_Stored data entries:_
--------------------
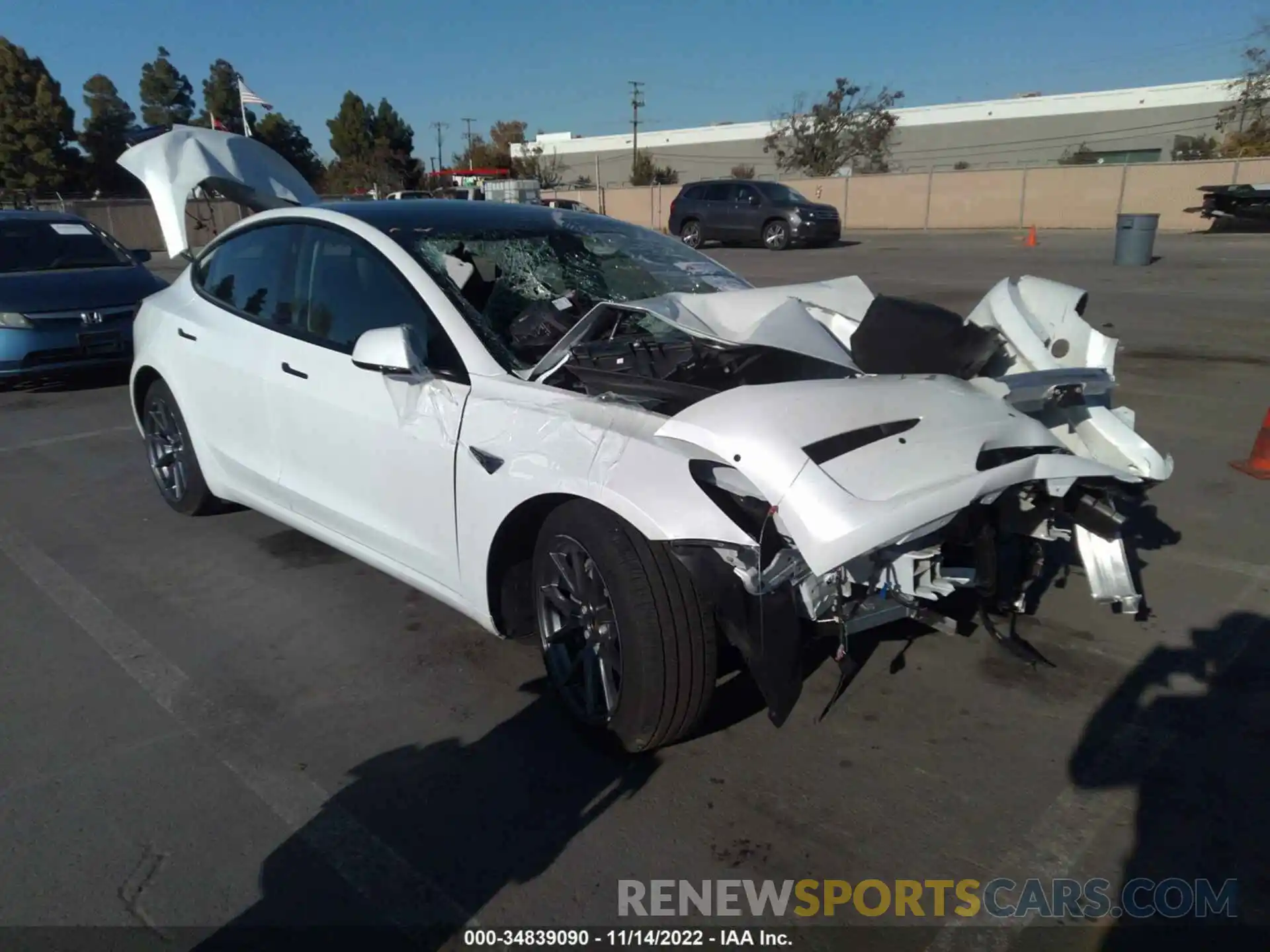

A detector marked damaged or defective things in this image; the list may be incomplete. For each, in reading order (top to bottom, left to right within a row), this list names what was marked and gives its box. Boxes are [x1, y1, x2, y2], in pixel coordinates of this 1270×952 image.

crumpled hood [116, 126, 318, 262]
shattered windshield [381, 214, 751, 370]
deployed airbag [852, 294, 1000, 378]
crumpled hood [659, 378, 1138, 574]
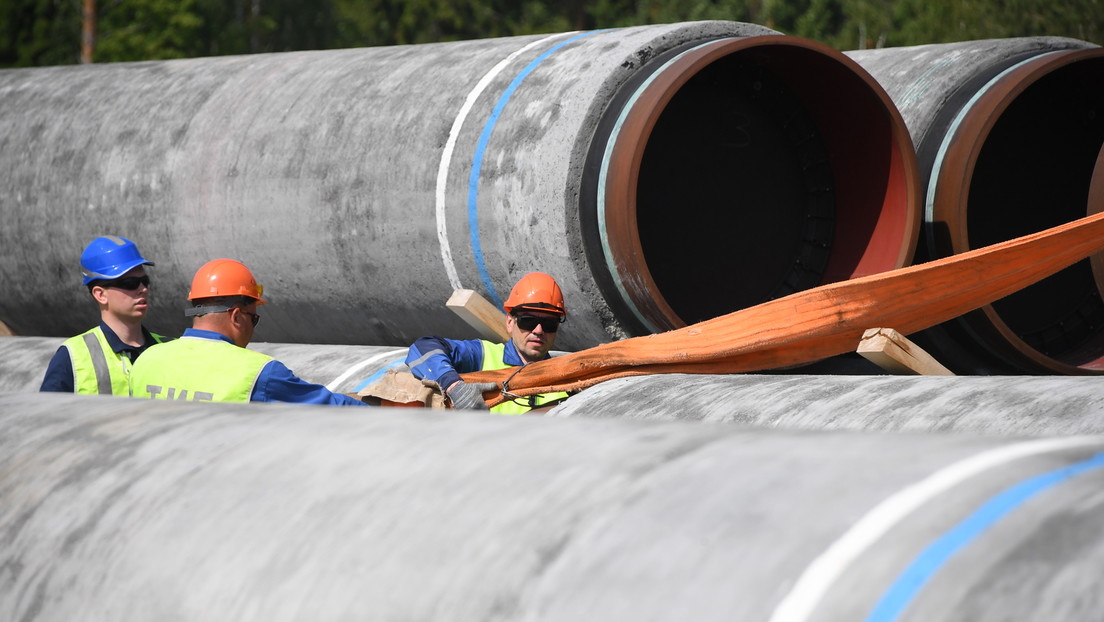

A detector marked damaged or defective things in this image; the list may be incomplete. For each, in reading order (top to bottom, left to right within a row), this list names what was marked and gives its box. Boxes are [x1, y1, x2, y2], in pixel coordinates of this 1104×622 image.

rusty pipe rim [591, 34, 918, 335]
rusty pipe rim [927, 48, 1104, 375]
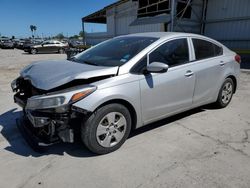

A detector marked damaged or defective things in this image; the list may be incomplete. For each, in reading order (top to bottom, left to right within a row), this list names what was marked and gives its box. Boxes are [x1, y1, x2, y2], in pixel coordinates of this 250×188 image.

crumpled hood [20, 59, 117, 90]
damaged front end [12, 76, 97, 150]
detached bumper piece [17, 118, 59, 152]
--------------------
_ASSIGNED TASK:_ Without the pictures, write out every entry exactly as it appears.

_ANSWER BOX:_
A detector marked damaged or defective things in this image; the list may be incomplete. For each, in reading order (top to bottom, left to right within a row), this list names what was marked and gives its box. Boxes are [x1, y1, x2, y2], in pixel coordinates of this 1270×952 image.

crumpled hood [116, 126, 318, 262]
shattered windshield [381, 214, 751, 370]
deployed airbag [852, 294, 1000, 378]
crumpled hood [659, 378, 1138, 574]

A detector marked damaged or defective things in this image; the list may be incomplete. For each, in reading order (top to bottom, left to right within a row), this list names what was marked and gives its box. Boxes are [x1, y1, x2, y2], in pixel coordinates of this 1104×622 image.

rusty pipe rim [591, 34, 918, 335]
rusty pipe rim [927, 48, 1104, 375]

A detector marked damaged or defective things in this image; the list may be incomplete. For each, in reading order (top to bottom, left to right within a row), this list names what was marked and gives its box. Boxes are [x1, y1, x2, y2], in pixel coordinates of this 250×188 image.

crumpled hood [20, 59, 117, 90]
damaged front end [12, 76, 97, 150]
detached bumper piece [17, 118, 59, 152]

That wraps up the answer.